Dataset Information


Diversity and Toxigenicity of Fungi that Cause Pineapple Fruitlet Core Rot.

ABSTRACT: The identity of the fungi responsible for fruitlet core rot (FCR) disease in pineapple has been the subject of investigation for some time. This study describes the diversity and toxigenic potential of fungal species causing FCR in La Reunion, an island in the Indian Ocean. One-hundred-and-fifty fungal isolates were obtained from infected and healthy fruitlets on Reunion Island and exclusively correspond to two genera of fungi: Fusarium and Talaromyces. The genus Fusarium made up 79% of the isolates, including 108 F. ananatum, 10 F. oxysporum, and one F. proliferatum.
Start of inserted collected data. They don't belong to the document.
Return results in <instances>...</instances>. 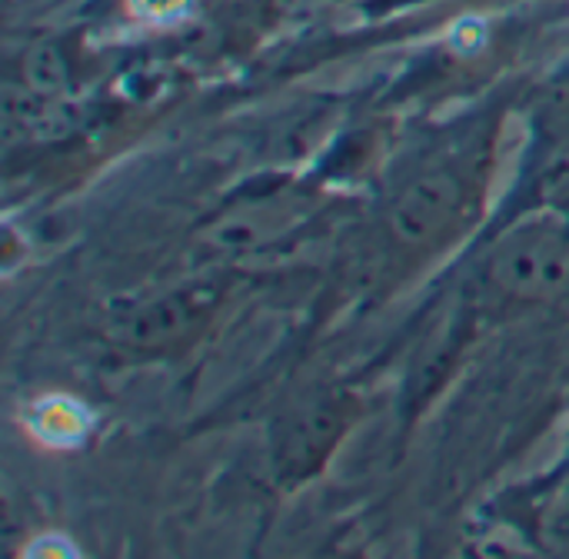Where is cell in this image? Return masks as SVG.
<instances>
[{
    "mask_svg": "<svg viewBox=\"0 0 569 559\" xmlns=\"http://www.w3.org/2000/svg\"><path fill=\"white\" fill-rule=\"evenodd\" d=\"M493 277L517 297L563 293L569 287V240L553 227H527L500 247Z\"/></svg>",
    "mask_w": 569,
    "mask_h": 559,
    "instance_id": "cell-1",
    "label": "cell"
},
{
    "mask_svg": "<svg viewBox=\"0 0 569 559\" xmlns=\"http://www.w3.org/2000/svg\"><path fill=\"white\" fill-rule=\"evenodd\" d=\"M460 207H463V180L447 167H433L407 183V190L397 200L393 223L397 233L417 243L437 237L460 213Z\"/></svg>",
    "mask_w": 569,
    "mask_h": 559,
    "instance_id": "cell-2",
    "label": "cell"
},
{
    "mask_svg": "<svg viewBox=\"0 0 569 559\" xmlns=\"http://www.w3.org/2000/svg\"><path fill=\"white\" fill-rule=\"evenodd\" d=\"M30 430L47 443V447H70L83 440L87 430V413L83 407L70 403L67 397H47L33 407L30 413Z\"/></svg>",
    "mask_w": 569,
    "mask_h": 559,
    "instance_id": "cell-3",
    "label": "cell"
}]
</instances>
The genus Talaromyces accounted for 21% of the isolated fungi, which were all Talaromyces stollii. As the isolated fungal strains are potentially mycotoxigenic, identification and quantification of mycotoxins were carried out on naturally or artificially infected diseased fruits and under in vitro cultures of potential toxigenic isolates. Fumonisins B1 and B2 (FB1-FB2) and beauvericin (BEA) were found in infected fruitlets of pineapple and in the culture media of Fusarium species. Regarding the induction of mycotoxin in vitro, F. proliferatum produced 182 mg kg⁻1 of FB1 and F. oxysporum produced 192 mg kg⁻1 of BEA. These results provide a better understanding of the causal agents of FCR and their potential risk to pineapple consumers.